On Oct 25, 2022, The OpenSSL challenge introduced a forthcoming launch of OpenSSL (model 3.0.7) to deal with a essential safety vulnerability. The vulnerability is tracked as CVE-2022-3602 and impacts deployments of OpenSSL from 3.0.0 to three.0.6. It has since been decreased from “essential” to “excessive.” The discharge of model 3.0.7 went dwell on Tuesday, November 1, 2022.
There isn’t a present motion required of Amplitude clients. Maintaining our clients’ knowledge secure is our primary precedence, so we’re actively monitoring this concern and taking steps to mitigate it appropriately.
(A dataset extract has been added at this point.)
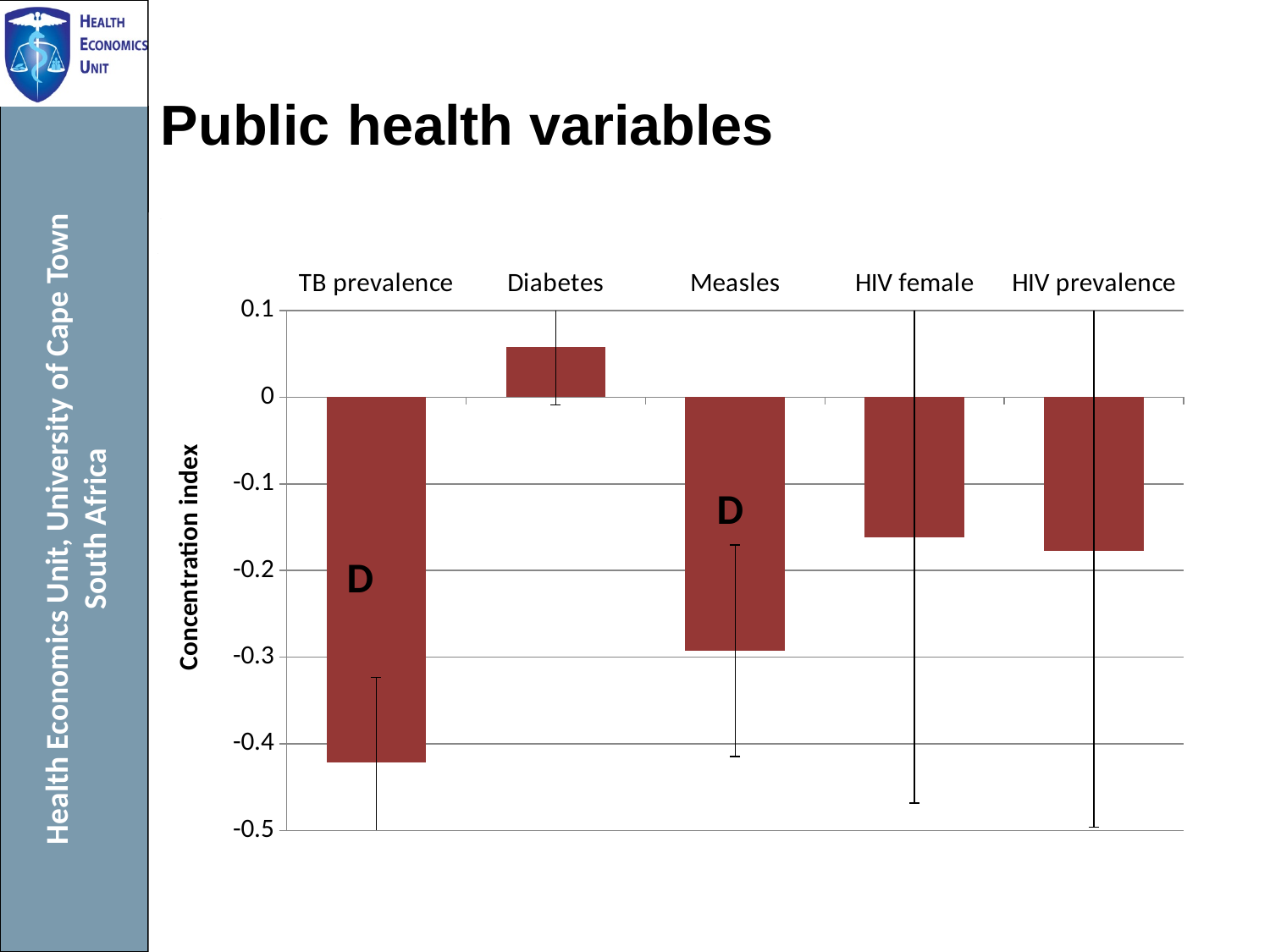
What kind of chart is shown on the slide? Bar chart Which is the only category with a positive concentration index? Diabetes Which category has the lowest concentration index? TB prevalence What is the title of the vertical axis? Concentration index Which has the larger concentration index, TB prevalence or Measles? Measles Is the value for HIV prevalence greater or less than -0.1? less Is the value for Diabetes greater or less than 0? greater How many categories are plotted in the chart? 5 Is the value for Measles greater or less than -0.2? less Which category has the highest concentration index? Diabetes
Amplitude providers usually are not impacted by the OpenSSL vulnerability. Whereas Amplitude providers usually are not at the moment impacted, now we have reached out to our related third-party distributors to find out their standing and impacts. We’ll proceed to observe in case new vulnerabilities are found or the scope adjustments, and if wanted, we’re ready to mitigate appropriately.
As we proceed to achieve an understanding of this vulnerability, the Amplitude staff will proceed to observe the standing of the vulnerability. We’ll preserve you knowledgeable of any developments by including onto this weblog put up.
We’re right here to assist. If in case you have further questions, please attain out to help.amplitude.com.